Welcome to: The Assembly. Anyone who disembarks here will automatically receive a digital Wallet preloaded with a quantity of the local currency, CTRLcoin, that regenerates or degenerates towards the mean. Please note this distrikt has particularly strict regulations governing trade, import and export-
‘Permanent Migrants.’ Lily’s voice is barely audible as she points at a compartment where a group of passengers with lanyards around their necks swivel on revolving chairs, playing card games on circular tables or gazing out of the window in boredom. ‘They don’t fit into any distrikt, so they just transit between them. My best friend from school, she became one.’
‘You want to try and find her?’
Lily shakes her head. ‘Maybe that’ll be me, one day.’ She turns to Sally. ‘Why did you come here?’
Sally pauses. ‘You uploaded all your songs to the datapool. I wanted to give you something in return. Barter: it’s how all this started.’ She glances up at the clacking black-and-white board listing departure and arrival time as she digs around in her bag. ‘This is the mask you wore at the MSD. I told my boss it was defect. We’ve got plenty of spares. I loaded up a couple more archive tapes. Wait until you see hummingbirds: they’ll blow your mind-’

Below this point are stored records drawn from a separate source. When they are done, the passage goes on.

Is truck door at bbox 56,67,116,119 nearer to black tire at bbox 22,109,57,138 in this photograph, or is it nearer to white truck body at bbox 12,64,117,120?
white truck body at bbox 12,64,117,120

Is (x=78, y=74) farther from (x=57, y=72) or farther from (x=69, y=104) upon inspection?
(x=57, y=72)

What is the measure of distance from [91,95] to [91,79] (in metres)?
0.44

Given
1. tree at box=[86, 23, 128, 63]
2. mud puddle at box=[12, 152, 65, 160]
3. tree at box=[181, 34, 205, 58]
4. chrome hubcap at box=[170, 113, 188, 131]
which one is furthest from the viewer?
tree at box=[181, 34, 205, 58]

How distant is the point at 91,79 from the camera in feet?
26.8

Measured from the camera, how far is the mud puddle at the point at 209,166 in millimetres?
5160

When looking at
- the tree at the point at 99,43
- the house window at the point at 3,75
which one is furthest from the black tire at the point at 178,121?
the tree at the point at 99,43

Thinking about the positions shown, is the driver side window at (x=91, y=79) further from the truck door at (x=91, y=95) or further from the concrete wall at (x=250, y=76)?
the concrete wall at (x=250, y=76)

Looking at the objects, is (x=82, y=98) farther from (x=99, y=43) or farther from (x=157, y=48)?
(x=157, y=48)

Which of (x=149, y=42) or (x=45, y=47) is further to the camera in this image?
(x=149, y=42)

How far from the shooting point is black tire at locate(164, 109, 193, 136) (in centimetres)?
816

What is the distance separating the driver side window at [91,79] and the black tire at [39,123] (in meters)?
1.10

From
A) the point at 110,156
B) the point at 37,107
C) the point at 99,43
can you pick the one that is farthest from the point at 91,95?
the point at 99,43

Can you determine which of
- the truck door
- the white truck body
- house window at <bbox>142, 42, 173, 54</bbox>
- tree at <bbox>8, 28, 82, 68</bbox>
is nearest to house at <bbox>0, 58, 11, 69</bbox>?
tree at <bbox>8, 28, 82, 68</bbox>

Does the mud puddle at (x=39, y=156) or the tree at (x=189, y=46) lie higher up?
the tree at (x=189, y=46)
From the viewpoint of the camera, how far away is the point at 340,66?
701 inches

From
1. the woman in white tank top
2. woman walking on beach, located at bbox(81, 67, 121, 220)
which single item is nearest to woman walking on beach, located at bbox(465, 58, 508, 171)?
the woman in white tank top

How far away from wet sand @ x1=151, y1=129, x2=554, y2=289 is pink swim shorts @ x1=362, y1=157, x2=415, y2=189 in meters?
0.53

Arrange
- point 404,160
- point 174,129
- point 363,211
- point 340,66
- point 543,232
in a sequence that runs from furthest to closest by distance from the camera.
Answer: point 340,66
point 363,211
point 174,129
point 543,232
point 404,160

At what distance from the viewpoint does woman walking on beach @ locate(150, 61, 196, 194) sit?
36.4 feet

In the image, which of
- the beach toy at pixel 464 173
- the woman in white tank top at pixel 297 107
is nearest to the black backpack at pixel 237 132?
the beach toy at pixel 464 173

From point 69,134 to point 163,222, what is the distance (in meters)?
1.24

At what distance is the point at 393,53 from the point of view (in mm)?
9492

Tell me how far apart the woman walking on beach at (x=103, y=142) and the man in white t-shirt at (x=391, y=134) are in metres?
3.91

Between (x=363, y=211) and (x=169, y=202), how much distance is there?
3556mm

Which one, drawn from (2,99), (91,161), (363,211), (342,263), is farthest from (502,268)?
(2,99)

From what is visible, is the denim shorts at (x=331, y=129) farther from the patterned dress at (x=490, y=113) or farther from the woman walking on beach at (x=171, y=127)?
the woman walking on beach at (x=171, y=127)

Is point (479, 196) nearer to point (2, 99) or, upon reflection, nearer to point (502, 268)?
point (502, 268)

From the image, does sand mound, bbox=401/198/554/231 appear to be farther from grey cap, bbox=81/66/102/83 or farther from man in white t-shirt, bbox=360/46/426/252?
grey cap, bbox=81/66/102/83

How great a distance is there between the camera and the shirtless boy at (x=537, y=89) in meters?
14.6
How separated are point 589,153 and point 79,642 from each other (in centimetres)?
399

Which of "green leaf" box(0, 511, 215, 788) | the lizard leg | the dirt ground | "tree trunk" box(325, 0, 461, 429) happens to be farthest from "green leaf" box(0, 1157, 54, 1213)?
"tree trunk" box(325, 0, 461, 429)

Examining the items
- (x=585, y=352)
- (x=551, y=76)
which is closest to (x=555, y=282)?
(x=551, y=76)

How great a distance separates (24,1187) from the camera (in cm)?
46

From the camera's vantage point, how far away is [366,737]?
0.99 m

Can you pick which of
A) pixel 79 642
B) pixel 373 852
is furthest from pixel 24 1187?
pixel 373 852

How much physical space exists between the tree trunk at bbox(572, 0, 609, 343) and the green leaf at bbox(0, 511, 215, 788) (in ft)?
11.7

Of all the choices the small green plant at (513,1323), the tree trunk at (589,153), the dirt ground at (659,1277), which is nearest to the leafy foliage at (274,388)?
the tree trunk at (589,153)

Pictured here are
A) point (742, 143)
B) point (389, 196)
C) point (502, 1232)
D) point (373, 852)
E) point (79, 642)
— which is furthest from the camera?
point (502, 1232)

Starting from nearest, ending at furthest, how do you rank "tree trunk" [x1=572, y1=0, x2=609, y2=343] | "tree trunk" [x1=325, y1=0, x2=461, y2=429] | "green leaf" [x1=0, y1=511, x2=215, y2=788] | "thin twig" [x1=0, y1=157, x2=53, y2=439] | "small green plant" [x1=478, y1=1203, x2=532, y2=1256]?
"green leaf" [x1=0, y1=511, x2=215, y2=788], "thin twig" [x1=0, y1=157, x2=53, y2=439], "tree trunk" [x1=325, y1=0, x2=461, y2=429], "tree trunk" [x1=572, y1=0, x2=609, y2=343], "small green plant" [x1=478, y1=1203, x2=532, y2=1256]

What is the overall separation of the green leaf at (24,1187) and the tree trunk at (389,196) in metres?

‘Thanks.’ Lily is staring at her.
‘I thought… it might help persuade you. To stay. We need people like you. And I mean need . When I was working late yesterday and put your music on, it made me feel…’ Sally tails off. ‘Anyway. I get it. I’m sure you’ll make a fortune in Libria, a fortune that won’t degenerate, either.’ She gives Lily a quick hug, a bird pecking at a feeder before hovering away again. ‘Safe travels, comrade.’
Sally stays where she is until the torchbeam of Lily’s black eyes becomes uncomfortable, and she lets the crowd whisk her away again in an unknowable direction, a drop of milk blossoming around a cup of tea; away from the alarm indicating that the train doors are starting to close. They must be designed to shut this slowly, like the MSD’s loading screen: an artificial delay to add weight and significance to all the decisions being taken along the grey platform, a thousand data points about to step into a paradigm shift. There’s no AI to advise which distrikt would suit them best; only informational announcements.
Finally, the monorail glides out of the station, gaining speed. As she turns away, back towards the Institute, Sally thinks she glimpses a flash of electric blue among the tonsures, helmets and headdresses of the disembarked passengers. Or, maybe, it’s just a trick of the light.